By high afternoon it was clear he was sick. We figured he had been poisoned (Not by us. We have Ornery Bastard to deal with rodents) because he wasn’t bothered by me when I walked up to him. Reduced awareness is apparently a symptom of rat poison, and the fact he didn’t move in 6 hours suggests something was wrong or he was Nature’s Worst Rodent. Nor did he seem to be doing well in the grand sense of the word. We first saw him at around 11am, and by 4pm he had collapsed and was breathing shallowly. At that point, I had to make a choice.

We have a cat and a bird feeder in the backyard. Not only is our cat (The Ornery Bastard) an outdoor cat who occasionally eats mice, we’ve got the aforementioned foxes and the occasional hawk (not bad for Toronto, eh?). As much as I don’t want mice eating poison, which, though I won’t get into here, I believe is a cruel way to kill rodents, I certainly don’t want the Bastard and hawks eating it. Not being versed in rodent medicine, I decided I would kill it. It seemed to be the best way.

Have you ever held a life in your hand, been able to look at it and have it look back at you, and know you were going to end it? It’s very, very strange because it’s so hard. The mouse wasn’t big, maybe the length of my middle finger and completely unresponsive in my (gloved) hand, but it was alive.

And then I did something to it and it wasn’t. 

It was very, very strange. It wasn’t sadness, though there was some regret at the necessity, in the end I am convinced it was the right thing to do, nor was it joy, because I didn’t exactly want to do it; it was, I think, a reminder that death and life are real things. They exist even if I rarely see them for what they are, and when one is true the other is not and cannot be. Until it is, and then you are left and you know that you killed something and it can’t come back. I guess it’s a little like having a baby. There isn’t anything there, just a big belly and someone who has been angry for 9 months and them all of a sudden you’re holding a baby and despite the 9 months you have no idea how it got there. How you went from nothing to something. Or, how you went from something to nothing.

It wasn’t a feeling that filled me up like happiness, nor was it something that emptied me out like depression, but there was definitely something there.

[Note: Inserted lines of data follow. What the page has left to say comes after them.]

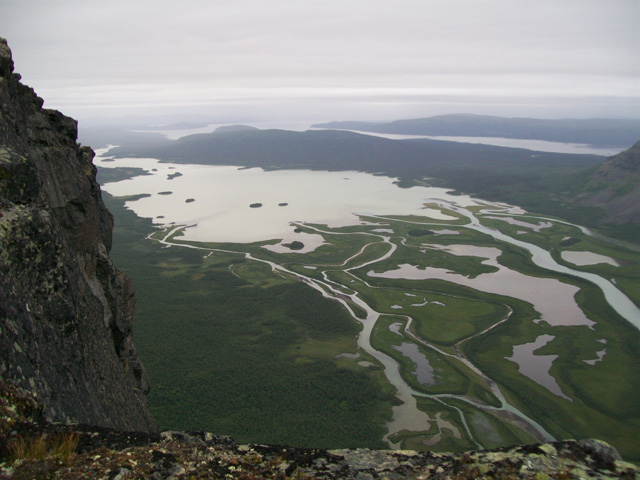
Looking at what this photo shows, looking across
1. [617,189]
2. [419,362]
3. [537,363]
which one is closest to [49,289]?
[419,362]

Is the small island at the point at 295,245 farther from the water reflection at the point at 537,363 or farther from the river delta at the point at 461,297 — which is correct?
the water reflection at the point at 537,363

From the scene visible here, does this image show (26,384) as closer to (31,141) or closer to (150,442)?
(150,442)

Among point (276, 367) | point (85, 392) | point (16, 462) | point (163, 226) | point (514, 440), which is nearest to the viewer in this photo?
point (16, 462)

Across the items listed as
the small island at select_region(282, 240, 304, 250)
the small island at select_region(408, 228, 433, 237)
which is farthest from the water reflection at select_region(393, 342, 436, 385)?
the small island at select_region(408, 228, 433, 237)

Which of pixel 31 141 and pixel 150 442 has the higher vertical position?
pixel 31 141

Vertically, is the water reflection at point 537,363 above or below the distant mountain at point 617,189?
below

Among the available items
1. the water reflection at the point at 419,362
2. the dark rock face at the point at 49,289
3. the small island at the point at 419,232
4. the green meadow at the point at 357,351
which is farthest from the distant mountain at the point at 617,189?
the dark rock face at the point at 49,289

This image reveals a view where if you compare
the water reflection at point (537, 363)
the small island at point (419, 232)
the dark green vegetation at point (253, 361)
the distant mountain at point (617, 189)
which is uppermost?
the distant mountain at point (617, 189)

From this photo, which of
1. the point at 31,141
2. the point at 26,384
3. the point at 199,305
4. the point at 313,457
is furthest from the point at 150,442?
the point at 199,305
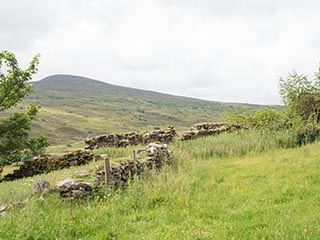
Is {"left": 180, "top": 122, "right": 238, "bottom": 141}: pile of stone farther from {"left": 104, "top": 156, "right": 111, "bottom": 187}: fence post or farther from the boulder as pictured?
the boulder

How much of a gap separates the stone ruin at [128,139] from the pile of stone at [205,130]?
98 centimetres

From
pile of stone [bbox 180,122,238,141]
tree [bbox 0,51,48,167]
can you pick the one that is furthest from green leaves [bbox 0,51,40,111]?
pile of stone [bbox 180,122,238,141]

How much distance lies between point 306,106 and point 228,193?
14820 millimetres

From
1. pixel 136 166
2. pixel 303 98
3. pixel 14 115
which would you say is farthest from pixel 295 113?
pixel 14 115

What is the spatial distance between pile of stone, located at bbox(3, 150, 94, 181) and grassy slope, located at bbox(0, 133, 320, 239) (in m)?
4.71

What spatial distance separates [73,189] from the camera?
9297 millimetres

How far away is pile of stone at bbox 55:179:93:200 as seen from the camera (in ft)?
30.1

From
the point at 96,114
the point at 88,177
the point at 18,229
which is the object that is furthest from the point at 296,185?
the point at 96,114

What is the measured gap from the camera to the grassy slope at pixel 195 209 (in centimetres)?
656

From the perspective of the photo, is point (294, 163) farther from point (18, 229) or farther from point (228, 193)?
point (18, 229)

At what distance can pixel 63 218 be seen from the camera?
23.9 ft

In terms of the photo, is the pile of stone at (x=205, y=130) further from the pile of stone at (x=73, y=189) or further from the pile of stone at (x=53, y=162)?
the pile of stone at (x=73, y=189)

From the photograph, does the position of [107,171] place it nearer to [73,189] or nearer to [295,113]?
[73,189]

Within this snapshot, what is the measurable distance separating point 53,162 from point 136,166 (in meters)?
5.41
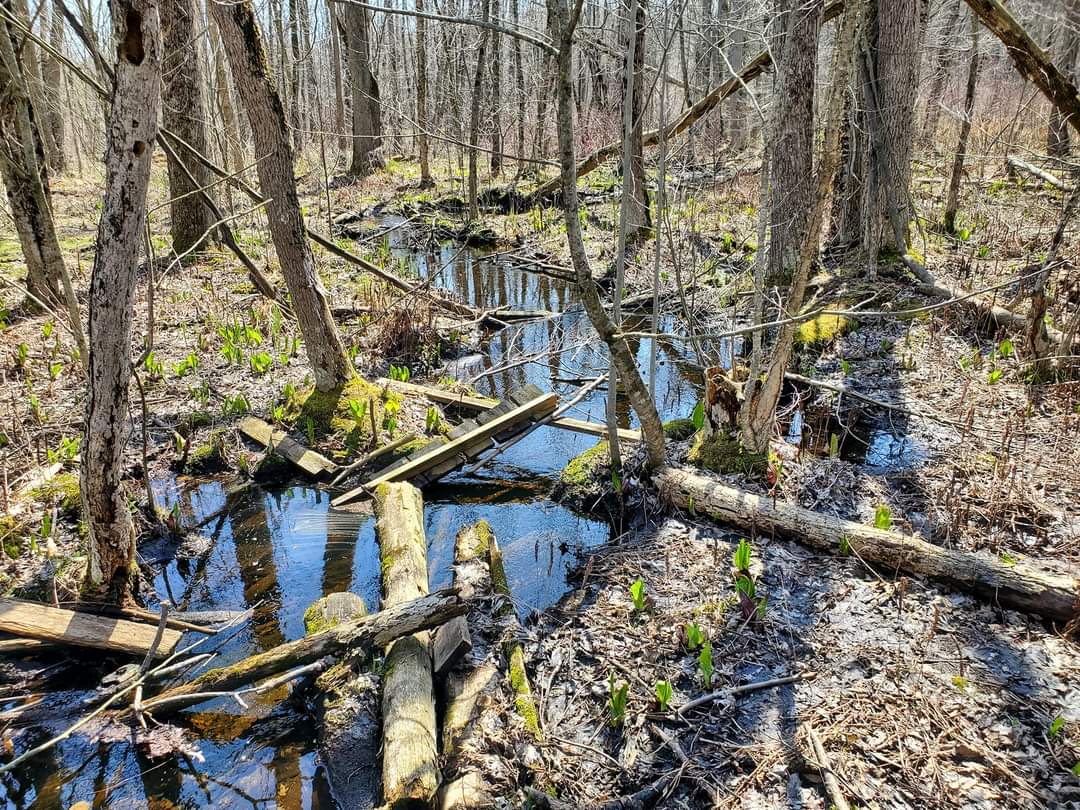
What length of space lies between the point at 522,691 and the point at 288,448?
3.81 meters

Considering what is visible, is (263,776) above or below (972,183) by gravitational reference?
below

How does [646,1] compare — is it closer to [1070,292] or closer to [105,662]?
[1070,292]

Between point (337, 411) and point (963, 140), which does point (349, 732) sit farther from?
point (963, 140)

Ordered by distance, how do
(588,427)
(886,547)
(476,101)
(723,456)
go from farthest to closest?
1. (476,101)
2. (588,427)
3. (723,456)
4. (886,547)

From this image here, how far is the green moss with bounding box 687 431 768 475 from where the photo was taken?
5.24 m

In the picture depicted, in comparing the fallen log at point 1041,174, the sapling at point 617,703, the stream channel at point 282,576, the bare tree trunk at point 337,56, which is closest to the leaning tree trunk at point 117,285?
the stream channel at point 282,576

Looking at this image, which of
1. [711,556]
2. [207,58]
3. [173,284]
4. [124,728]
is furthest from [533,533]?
[207,58]

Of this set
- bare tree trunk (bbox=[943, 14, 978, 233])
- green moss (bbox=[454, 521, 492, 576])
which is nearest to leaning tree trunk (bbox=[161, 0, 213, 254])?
green moss (bbox=[454, 521, 492, 576])

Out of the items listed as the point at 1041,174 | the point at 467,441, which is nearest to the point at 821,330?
the point at 1041,174

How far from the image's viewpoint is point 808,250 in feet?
14.0

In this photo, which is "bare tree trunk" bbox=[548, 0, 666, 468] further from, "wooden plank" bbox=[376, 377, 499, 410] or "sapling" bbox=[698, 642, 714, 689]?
"wooden plank" bbox=[376, 377, 499, 410]

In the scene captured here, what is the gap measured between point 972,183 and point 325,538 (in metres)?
12.7

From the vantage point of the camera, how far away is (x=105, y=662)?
3957 mm

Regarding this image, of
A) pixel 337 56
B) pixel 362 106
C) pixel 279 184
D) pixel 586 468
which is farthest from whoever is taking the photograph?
pixel 362 106
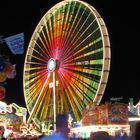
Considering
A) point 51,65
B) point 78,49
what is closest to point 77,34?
point 78,49

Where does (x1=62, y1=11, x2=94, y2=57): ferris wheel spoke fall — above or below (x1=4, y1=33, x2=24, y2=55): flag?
above

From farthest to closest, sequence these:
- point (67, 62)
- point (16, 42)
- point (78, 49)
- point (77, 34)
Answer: point (67, 62) → point (77, 34) → point (78, 49) → point (16, 42)

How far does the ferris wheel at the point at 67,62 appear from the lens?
26.3m

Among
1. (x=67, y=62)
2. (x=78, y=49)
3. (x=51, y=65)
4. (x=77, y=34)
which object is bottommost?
(x=51, y=65)

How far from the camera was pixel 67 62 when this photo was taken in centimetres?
2955

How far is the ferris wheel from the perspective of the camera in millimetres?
26312

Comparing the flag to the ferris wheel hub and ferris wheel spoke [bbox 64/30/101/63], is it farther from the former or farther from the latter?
the ferris wheel hub

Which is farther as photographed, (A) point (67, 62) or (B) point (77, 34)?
(A) point (67, 62)

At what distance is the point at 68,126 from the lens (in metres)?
30.0

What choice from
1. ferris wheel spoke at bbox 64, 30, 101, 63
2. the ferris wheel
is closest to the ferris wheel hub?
the ferris wheel

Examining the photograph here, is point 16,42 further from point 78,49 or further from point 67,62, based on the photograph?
point 67,62

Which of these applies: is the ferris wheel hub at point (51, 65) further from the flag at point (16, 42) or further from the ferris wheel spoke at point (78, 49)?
the flag at point (16, 42)

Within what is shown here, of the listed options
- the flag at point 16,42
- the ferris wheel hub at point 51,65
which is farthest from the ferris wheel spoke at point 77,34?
the flag at point 16,42

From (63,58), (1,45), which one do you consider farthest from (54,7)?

Something very, very strange.

I now understand a little about how my friend, who works in a lab and routinely has to kill dozens of mice, feels. Killing doesn’t feel bad per se, but it makes you feel something inside you. Something not entirely pleasant.

Disclaimer: the death was as humane as I could make it. I’m not in the business of being cruel to anyone but my characters.

 

And now, to writing!

I’m currently working on a submission for Machine of Death 2 (MOD2), which I highly advise anyone who enjoys writing to attempt. As a novelist and essayist who’s used to scholarly work (that I can’t wait to finish) and novels (that go on and on an on an on an on), it’s a hilariously fun exercise in writing short and sweet. I’m not used to every word and every letter being important, and it’s fun to be in a situation where it is. I have a cool story idea and characters that are really coming to life after only 1,500 words. It’s set in 1910’s Berlin, and is a crime drama that I’m so close to finalizing the plot on. Oh yeah, and I’m on a timetable and nearly done.

 

So why the hell do I want to work on everything but this story?

 

Goddamn writer’s block. And this is why I want to get a job as a writer somewhere, so when my boss lights his cigar with my paycheck and sits on my desk, obviously annoyed but not willing to show it, and asks for my x000 words of copy, I better have things to show him. As it is, I’m my own boss, and I lack gratuitous 20s to light my non-existant cigars with.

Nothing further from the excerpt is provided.